Не машины создали в этом плане капитализм, но, напротив, капитализм создает машины…

/Настоящая аксиоматика – это аксиоматика самой социальной машины, замещающей

древнее кодирование. Общее недоверие капитала к машинам и науке/. Инновации вводятся

лишь из-за нормы прибыли, так как их применение снижает издержки производства; в

противном случае капиталист сохраняет существующие орудия… Прибавочная стоимость

сохраняет свое решающее значение в аксиоматике мирового капиталистического рынка.

Короче говоря, «высвобожденные» капитализмом в науке и технике кодовые потоки

порождают машинную прибавочную стоимость, которая зависит прямо не от самих науки и

техники, но от капитала и присоединяется к человеческой прибавочной стоимости,

выправляя ее относительное понижение, так что обе они составляют прибавочную

стоимость потока, которая характеризует систему. Познание, информация и

профессиональное обучение («капитал знания») не в меньшей степени входят в состав

капитала, чем простейший неквалифицированный труд.

Государство, его полиция и армия, образуют, гигантское антипроизводительное

предприятие в лоне самого производства… Антипроизводительный аппарат перестает быть

трансцендентной инстанцией, которая противостоит производству, его пределом или

тормозом; напротив, он повсеместно просачивается в производственную машину и накрепко

сцепляется с ней, чтобы регулировать ее производительность и реализовывать

прибавочную стоимость (отсюда различие между деспотической и капиталистической

бюрократией)… Высшая цель капитализма – производить нехватку в больших количествах,

вводить нехватку туда, где всегда был переизбыток… На уровне Государства и армии самые

прогрессивные сегменты научного и технического знания соединяются с дряхлыми

архаизмами, облеченными современными функциями.

По отношения к капиталистическому Государству социалистические Государства

являются детьми (впрочем, детьми кое-чему научившимися у отца в том, что касается

аксиоматической роли государства). Но социалистические Государства с большим трудом,

разве что с помощью прямого насилия, затыкают неожиданные утечки потоков; аксиоматика

капиталистического государства не более гибкая по природе своей, но более широкая и

всеохватывающая. В такой системе все ассоциируется с антипроизводительной

деятельностью, которая вдыхает силы во всю систему производства.

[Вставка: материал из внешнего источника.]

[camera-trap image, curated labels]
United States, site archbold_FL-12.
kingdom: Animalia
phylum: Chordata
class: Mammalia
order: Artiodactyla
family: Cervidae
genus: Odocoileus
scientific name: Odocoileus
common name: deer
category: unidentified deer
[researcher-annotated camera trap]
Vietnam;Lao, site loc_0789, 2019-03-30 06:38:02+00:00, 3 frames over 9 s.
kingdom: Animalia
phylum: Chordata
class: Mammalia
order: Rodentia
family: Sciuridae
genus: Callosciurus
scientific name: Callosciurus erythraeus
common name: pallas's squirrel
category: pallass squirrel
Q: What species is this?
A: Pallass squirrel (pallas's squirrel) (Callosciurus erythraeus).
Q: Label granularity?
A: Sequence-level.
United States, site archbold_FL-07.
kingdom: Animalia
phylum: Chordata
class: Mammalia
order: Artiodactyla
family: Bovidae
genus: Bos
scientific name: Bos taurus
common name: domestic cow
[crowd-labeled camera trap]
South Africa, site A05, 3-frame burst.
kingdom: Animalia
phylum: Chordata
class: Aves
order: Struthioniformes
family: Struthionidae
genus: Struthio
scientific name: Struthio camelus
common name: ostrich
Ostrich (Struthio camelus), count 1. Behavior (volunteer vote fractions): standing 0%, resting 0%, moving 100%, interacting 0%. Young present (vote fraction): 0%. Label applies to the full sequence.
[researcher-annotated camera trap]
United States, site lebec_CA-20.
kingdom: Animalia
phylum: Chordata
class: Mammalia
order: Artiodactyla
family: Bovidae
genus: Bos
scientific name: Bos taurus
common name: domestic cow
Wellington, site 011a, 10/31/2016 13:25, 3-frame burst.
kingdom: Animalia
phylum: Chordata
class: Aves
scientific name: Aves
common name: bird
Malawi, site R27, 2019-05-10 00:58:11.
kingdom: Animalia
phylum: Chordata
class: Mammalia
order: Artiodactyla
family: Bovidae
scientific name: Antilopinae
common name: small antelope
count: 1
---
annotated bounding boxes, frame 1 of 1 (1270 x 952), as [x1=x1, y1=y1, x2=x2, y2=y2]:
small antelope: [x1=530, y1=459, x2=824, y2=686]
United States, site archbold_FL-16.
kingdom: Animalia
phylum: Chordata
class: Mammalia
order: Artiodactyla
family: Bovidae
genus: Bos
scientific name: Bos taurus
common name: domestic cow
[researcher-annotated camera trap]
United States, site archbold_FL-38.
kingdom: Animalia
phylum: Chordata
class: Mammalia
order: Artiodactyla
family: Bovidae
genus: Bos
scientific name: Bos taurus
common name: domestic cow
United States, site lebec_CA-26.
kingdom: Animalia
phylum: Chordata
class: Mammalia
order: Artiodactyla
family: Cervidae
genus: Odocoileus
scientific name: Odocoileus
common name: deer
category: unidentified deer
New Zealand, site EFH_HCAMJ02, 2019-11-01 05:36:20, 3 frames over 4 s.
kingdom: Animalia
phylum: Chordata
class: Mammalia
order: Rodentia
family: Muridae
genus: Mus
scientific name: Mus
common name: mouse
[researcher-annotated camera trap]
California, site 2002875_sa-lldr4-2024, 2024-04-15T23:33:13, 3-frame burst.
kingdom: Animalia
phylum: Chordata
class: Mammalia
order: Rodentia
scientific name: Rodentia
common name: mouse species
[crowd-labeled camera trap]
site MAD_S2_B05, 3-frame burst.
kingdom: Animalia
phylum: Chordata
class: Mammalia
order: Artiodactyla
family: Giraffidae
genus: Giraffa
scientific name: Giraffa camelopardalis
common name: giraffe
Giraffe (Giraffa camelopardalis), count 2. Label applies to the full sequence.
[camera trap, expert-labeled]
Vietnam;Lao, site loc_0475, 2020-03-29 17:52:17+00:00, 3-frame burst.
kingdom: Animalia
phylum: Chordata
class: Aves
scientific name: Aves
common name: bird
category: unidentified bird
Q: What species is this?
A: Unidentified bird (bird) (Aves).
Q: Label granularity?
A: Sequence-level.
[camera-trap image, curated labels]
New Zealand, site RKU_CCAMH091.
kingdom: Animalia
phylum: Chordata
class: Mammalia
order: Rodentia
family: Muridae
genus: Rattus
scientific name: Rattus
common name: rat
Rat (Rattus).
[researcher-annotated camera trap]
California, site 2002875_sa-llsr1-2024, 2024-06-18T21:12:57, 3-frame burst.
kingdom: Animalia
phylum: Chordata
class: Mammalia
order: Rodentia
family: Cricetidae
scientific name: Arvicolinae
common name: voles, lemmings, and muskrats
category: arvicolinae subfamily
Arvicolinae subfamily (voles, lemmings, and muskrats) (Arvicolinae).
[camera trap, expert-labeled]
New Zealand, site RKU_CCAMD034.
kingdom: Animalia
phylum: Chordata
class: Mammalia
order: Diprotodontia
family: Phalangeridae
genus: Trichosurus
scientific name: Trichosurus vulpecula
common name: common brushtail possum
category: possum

Письмо никогда не было принадлежностью капитализма. Капитализм глубоко

неграмотен. Смерть письма подобна смерти Бога или отца, она свершилась уже давно, хотя

пройдет длительное время, пока это событие до нас дойдет, и в нас продолжает жить

воспоминание исчезнувших знаков, с помощью которых мы пишем. Причина этого проста:

письмо подразумевает такое использование языка, в котором графизм приспосабливается к

голосу, но также перекодирует его, вводит фиктивный голос свыше, работающий в качестве

означающего… Конечно, капитализм пользовался и продолжает пользоваться письмом…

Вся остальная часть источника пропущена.